## [Passage for review]
[Start of section]

Ironically, the call letters WRBJ were assigned briefly to WDBT radio (now WFOR) in Hattiesburg, the first radio station in Mississippi. Only since September 2006 when Roberts Broadcasting bought out Urban radio station WRJH did those call letters return to the market.
On March 31, 2011, WRBJ's license was initially canceled by the FCC for failure to file for either a license to cover or an extension of its digital construction permit (the license for sister station WZRB in Columbia, South Carolina, was initially cancelled for the same reasons two days earlier). However, Roberts Broadcasting filed an appeal, stating that the licenses to cover were improperly filed upon the digital transition. The FCC agreed, and reinstated the licenses of the two stations on April 19. Roberts had to file for new licenses to cover.

[End of section]

## [Data shown]
[Start of section]

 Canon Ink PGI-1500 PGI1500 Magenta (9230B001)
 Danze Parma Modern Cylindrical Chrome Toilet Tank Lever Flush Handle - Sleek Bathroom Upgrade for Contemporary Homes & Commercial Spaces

[End of section]

## [Exercises]
• A. According to the WRBJ passage, what caused the FCC to first cancel WRBJ's license? Answer in one to three sentences.
• B. List every set of radio or television call letters that appears in the WRBJ passage.
• C. Copy out a section of the WRBJ passage word for word. Begin at the words "On March 31, 2011, WRBJ's" and stop after "licenses to cover.".
The data has no connection to the WRBJ passage.

## [Solution list]
• A. The FCC first canceled WRBJ's license because the station had not filed for either a license to cover or an extension of its digital construction permit.

• B.
- WRBJ
- WDBT
- WFOR
- WRJH
- WZRB

• C.
On March 31, 2011, WRBJ's license was initially canceled by the FCC for failure to file for either a license to cover or an extension of its digital construction permit (the license for sister station WZRB in Columbia, South Carolina, was initially cancelled for the same reasons two days earlier). However, Roberts Broadcasting filed an appeal, stating that the licenses to cover were improperly filed upon the digital transition. The FCC agreed, and reinstated the licenses of the two stations on April 19. Roberts had to file for new licenses to cover.